> _Saved data entries_
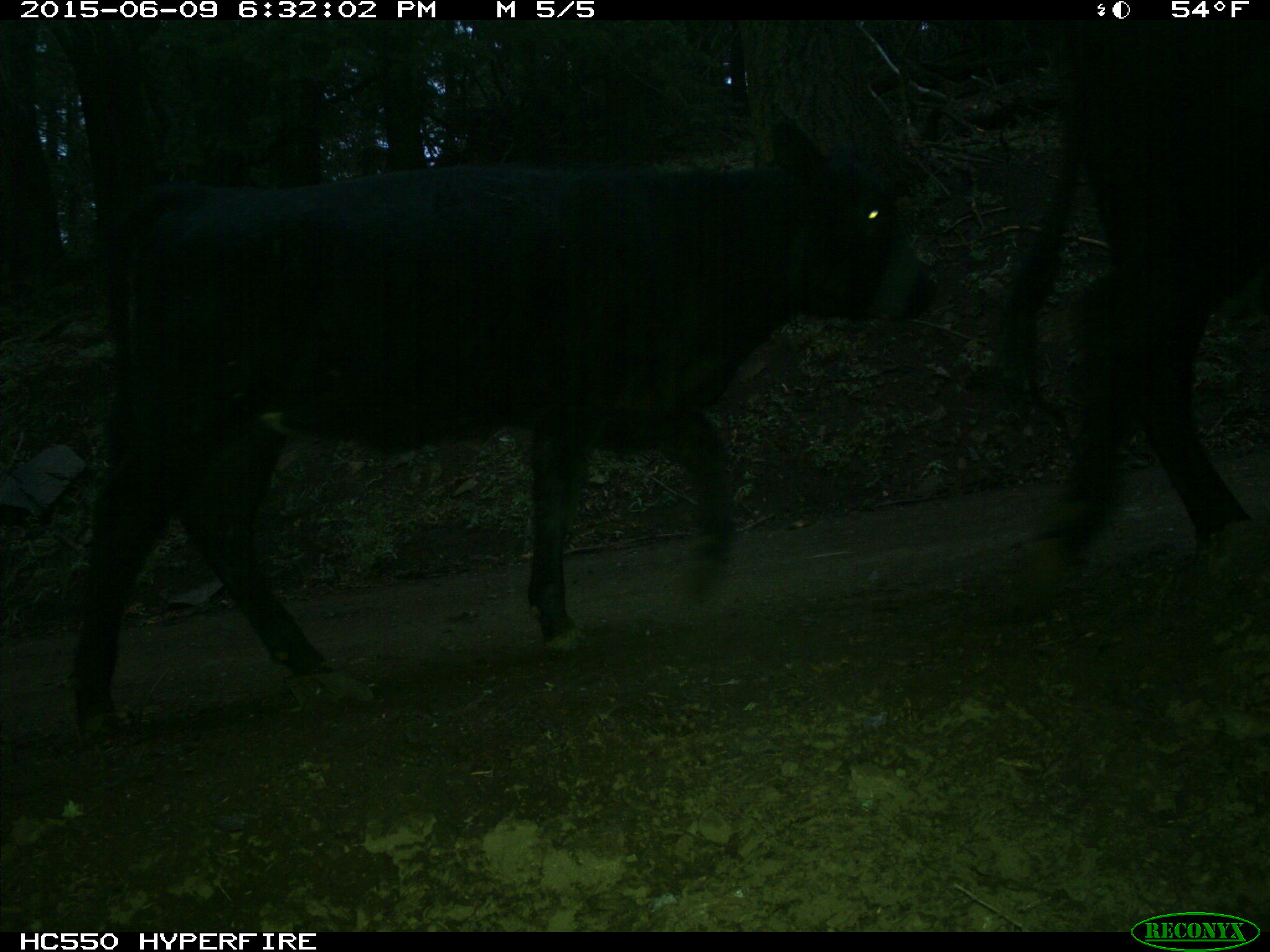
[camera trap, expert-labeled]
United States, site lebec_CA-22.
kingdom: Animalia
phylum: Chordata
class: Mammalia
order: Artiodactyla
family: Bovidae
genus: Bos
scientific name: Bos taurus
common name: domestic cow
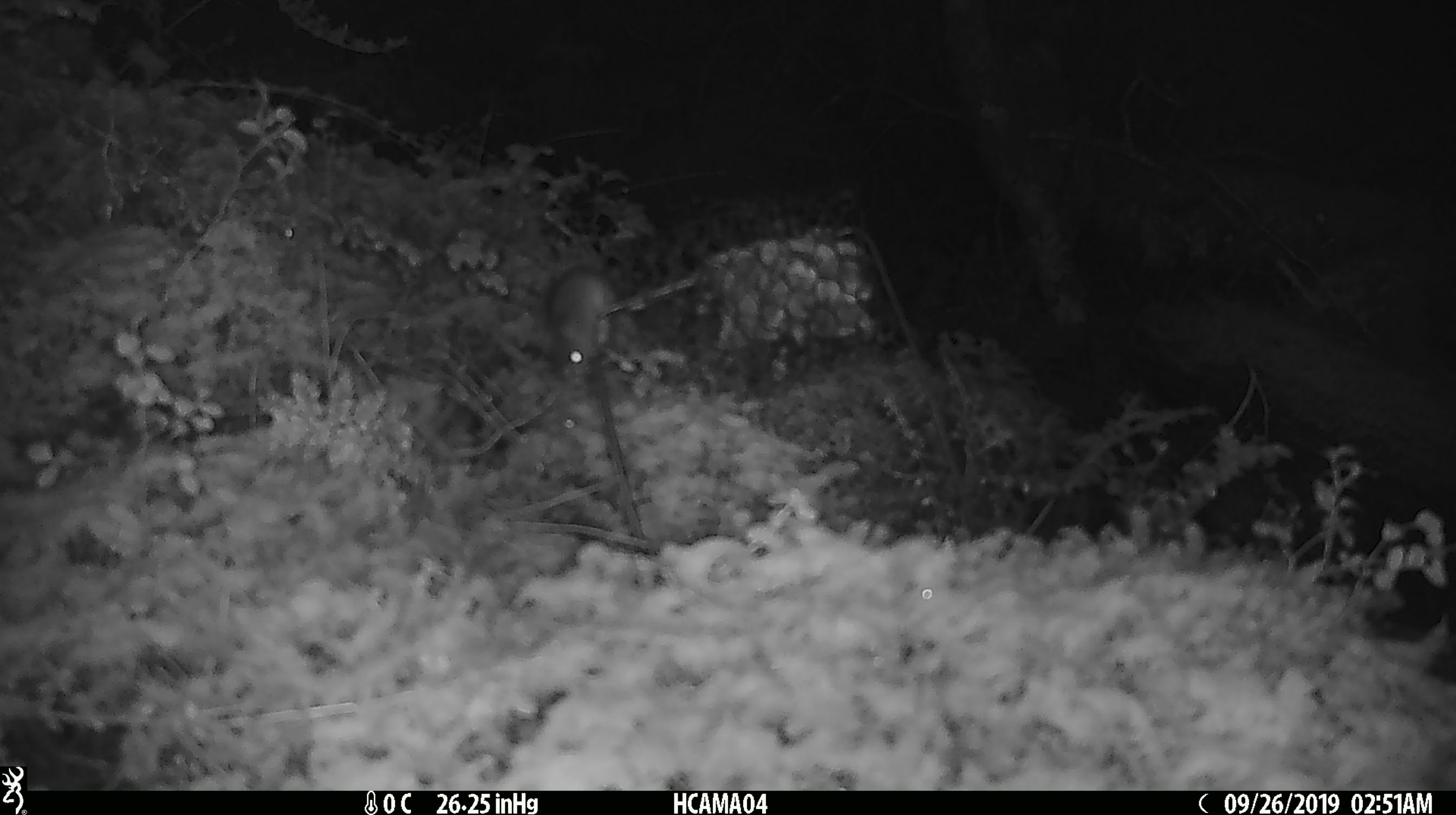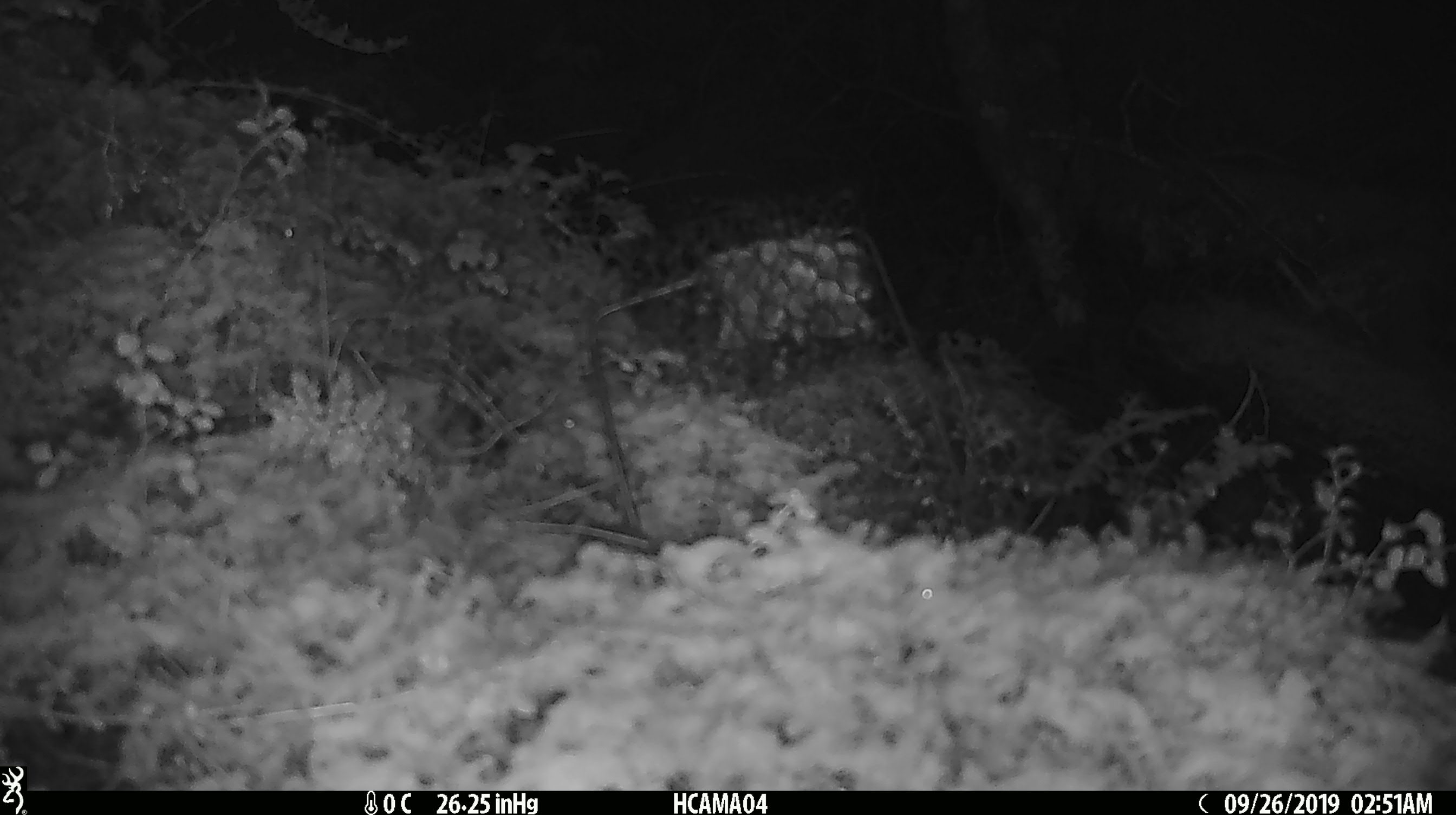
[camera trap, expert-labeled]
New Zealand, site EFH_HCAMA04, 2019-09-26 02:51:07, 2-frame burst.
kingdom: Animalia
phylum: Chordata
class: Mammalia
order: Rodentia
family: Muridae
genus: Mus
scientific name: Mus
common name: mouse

==

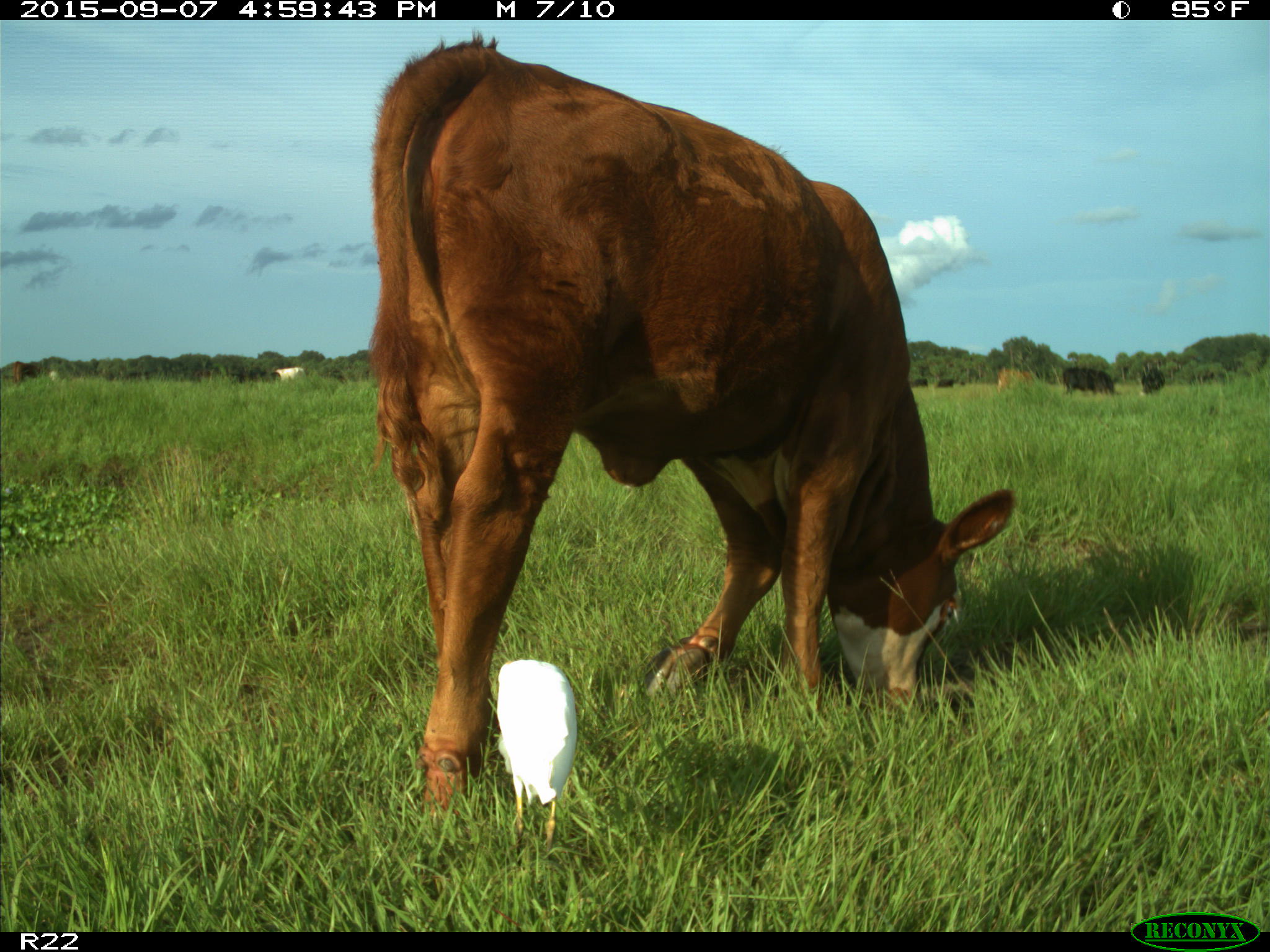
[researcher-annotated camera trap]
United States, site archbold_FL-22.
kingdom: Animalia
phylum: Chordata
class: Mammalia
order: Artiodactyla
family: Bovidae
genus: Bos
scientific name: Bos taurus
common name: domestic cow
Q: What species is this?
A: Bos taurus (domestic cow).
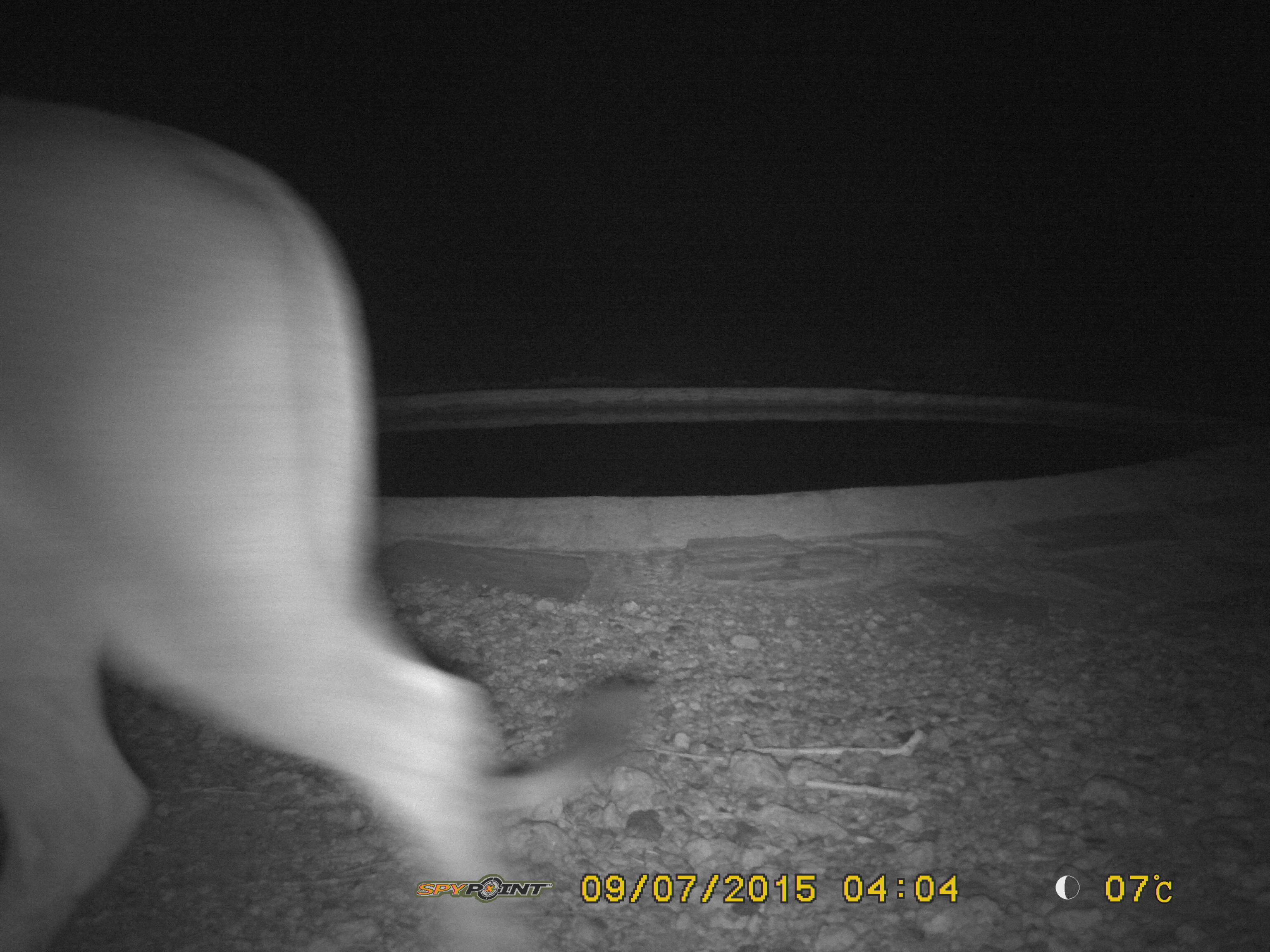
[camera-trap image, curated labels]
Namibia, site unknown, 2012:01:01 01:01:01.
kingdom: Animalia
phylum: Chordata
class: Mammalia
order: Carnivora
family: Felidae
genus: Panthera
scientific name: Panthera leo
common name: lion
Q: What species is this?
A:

> _Problem requirements_
Filter the lines above, keeping and copying those that contain "name".

> _Task output_
scientific name: Bos taurus
common name: domestic cow
scientific name: Mus
common name: mouse
scientific name: Bos taurus
common name: domestic cow
scientific name: Panthera leo
common name: lion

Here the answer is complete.